You could definitely collect an egg a day from your sister's araucana and set 8-10 under her without decreasing their hatch rate. I guess it is up to the hen then...will she get broody and set? We have buff orpington's too, and one was getting broody, but we kept collecting eggs and not a single hen has tried to be broody in a couple of months. The buff orpington/araucana cross chicks are my favorite...they are the orange ones with brown stripes on their backs.

And hens will not start to set until they think they have enough eggs...maybe you should let her start laying without collecting her eggs and when it looks like she might be thinking about starting to incubate, swap them out for eggs that are fertile. I'm not sure how easy a broody hen is to scare of a nest (some are more sensitive than others), but probably you would want to do it only a couple at a time (maybe over the course of a day or two), like LOC said, so that she doesn't all of a sudden go from warm eggs that she'd started to incubate to cold eggs. That might make her give up on them. Chickens are cool...even if the eggs started incubating a couple days apart, the chicks communicate with eachother inside the eggs the last few days and can synchronize their hatching. I think it is even more precise when they are brooded by a real hen who also communicates with them during their last few days of incubation.

And the rooster can start fertilizing immediately, and hens can store sperm from the rooster inside their bodies too, so even if you only had a rooster for a week or two, fertile eggs can still be laid for a couple weeks after...

I love hatching chicks and raising chickens. If you have any other questions, I'd love to talk about them!

Kara said...

You might also be able to get fertile eggs at the farmer's market in Moscow...just ask them if they have a rooster and if the eggs have been in a fridge. Tell them you'd like to hatch some.

Kara said...

And did you know that you can buy eggs on ebay? Just search "chicken hatching eggs". I hatched some eggs from ebay one year. The hatch rate is definitely lower from the jumbling that occurs during shipping, but I got about 50% of the eggs to hatch!

Andrea said...

Thanks for all the info! Fascinating stuff!

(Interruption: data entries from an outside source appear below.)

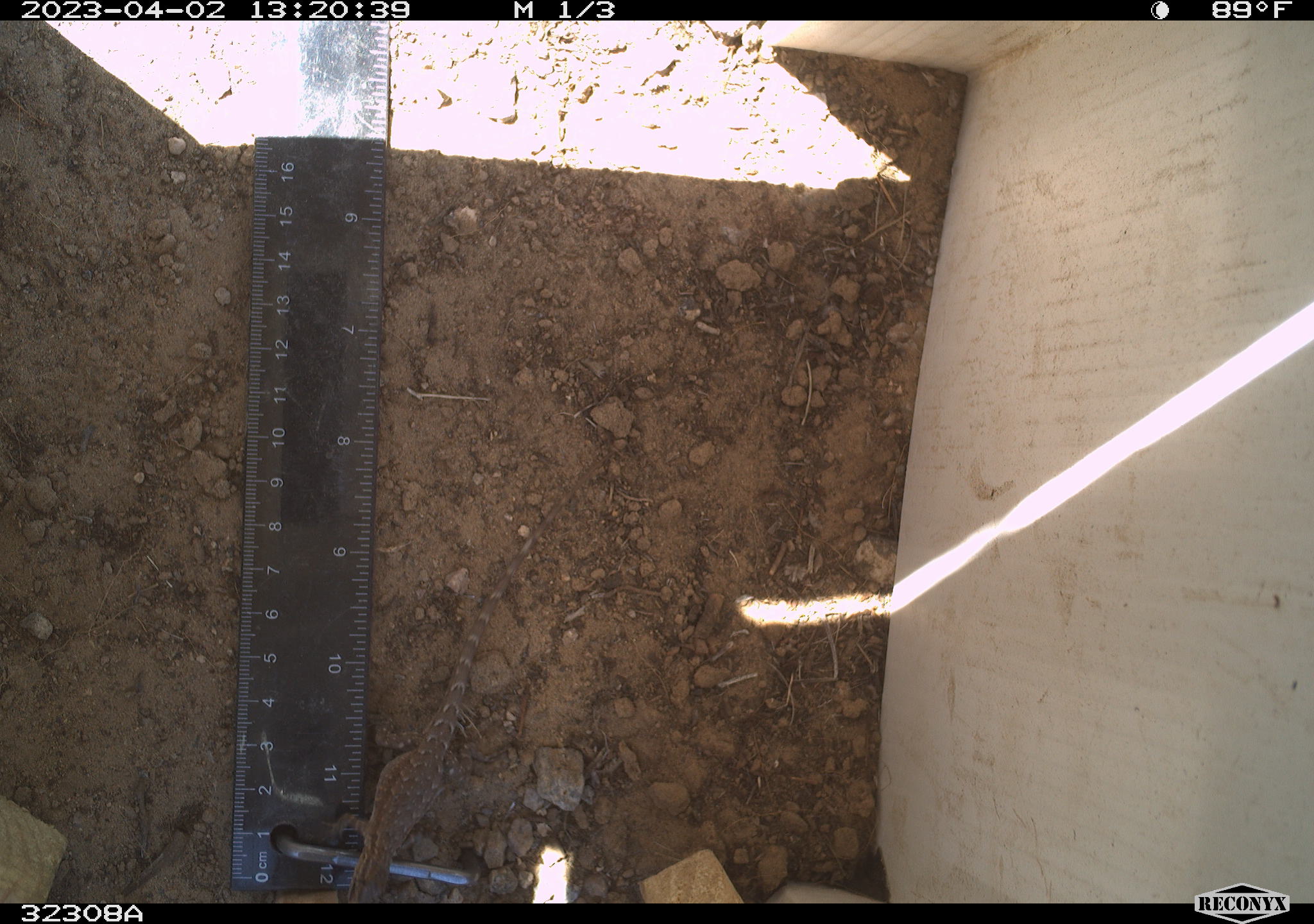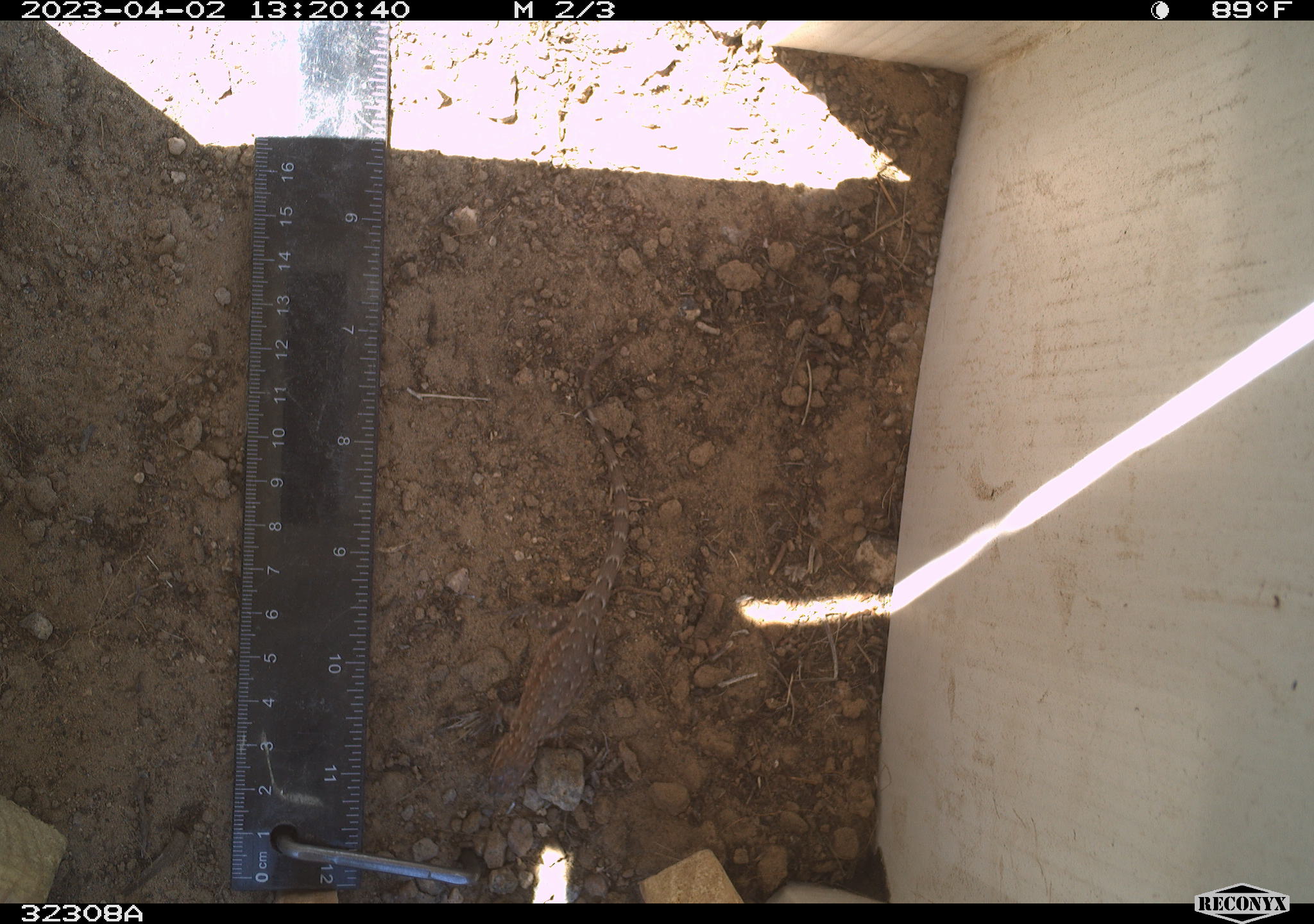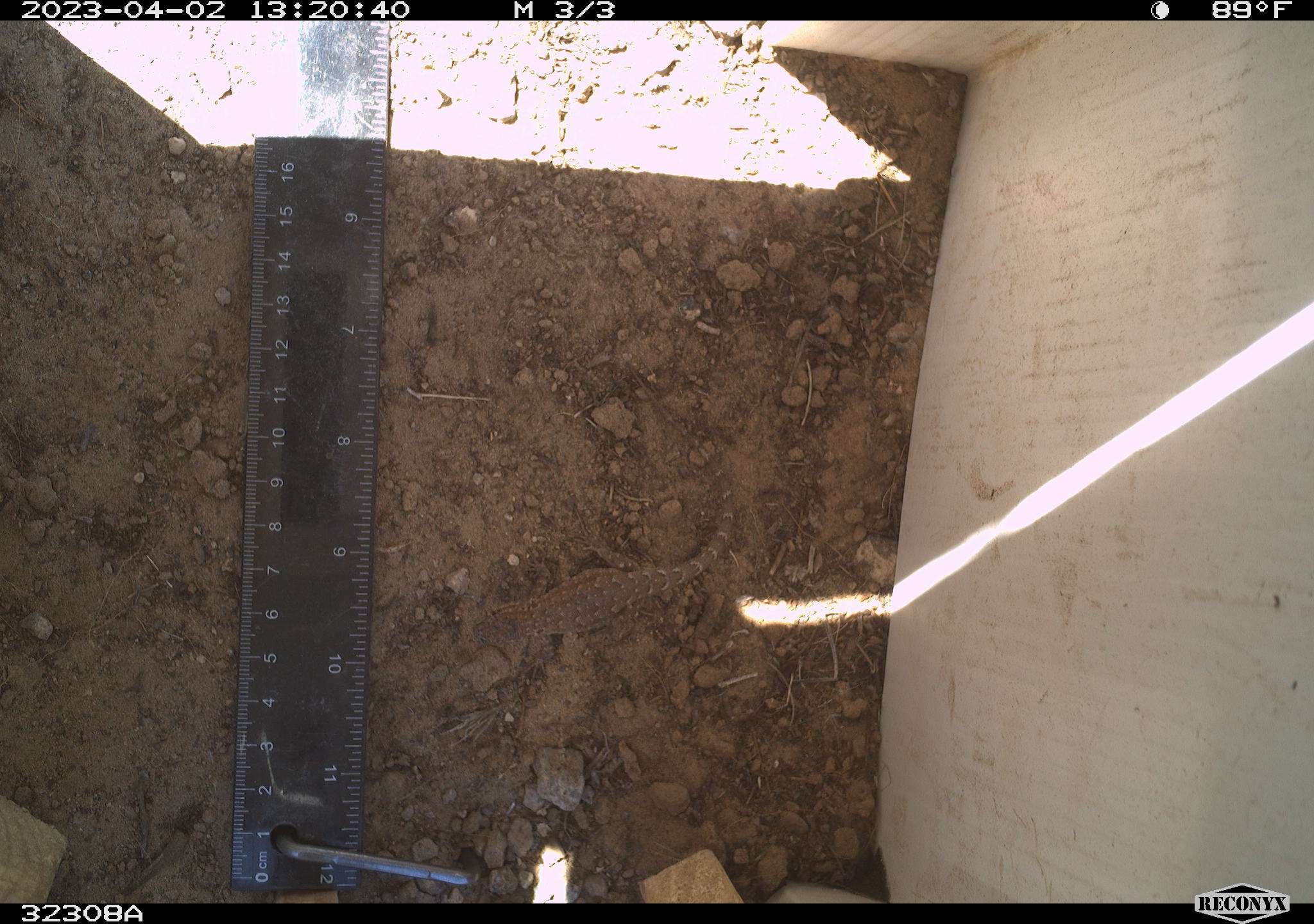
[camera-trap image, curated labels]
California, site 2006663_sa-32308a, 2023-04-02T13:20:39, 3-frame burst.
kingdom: Animalia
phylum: Chordata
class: Reptilia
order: Squamata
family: Phrynosomatidae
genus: Sceloporus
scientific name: Sceloporus graciosus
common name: common sagebrush lizard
Common sagebrush lizard (Sceloporus graciosus).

Goldie is a very dedicated broody hen. She'll sit on an empty nest for as long as you let her and you can't get her off of it without force. She's like a cat trying to stay out of a bath, only she's trying to stay IN her nesting box. It's really annoying when there are no eggs to hatch.

Cool, I can't wait to put some eggs under her.

Flying Cowgirl said...

When I delivered the mail for a short while, someone had eggs in the mail. I was a bit surprised and tried to take special care in delivering them since the people were not home.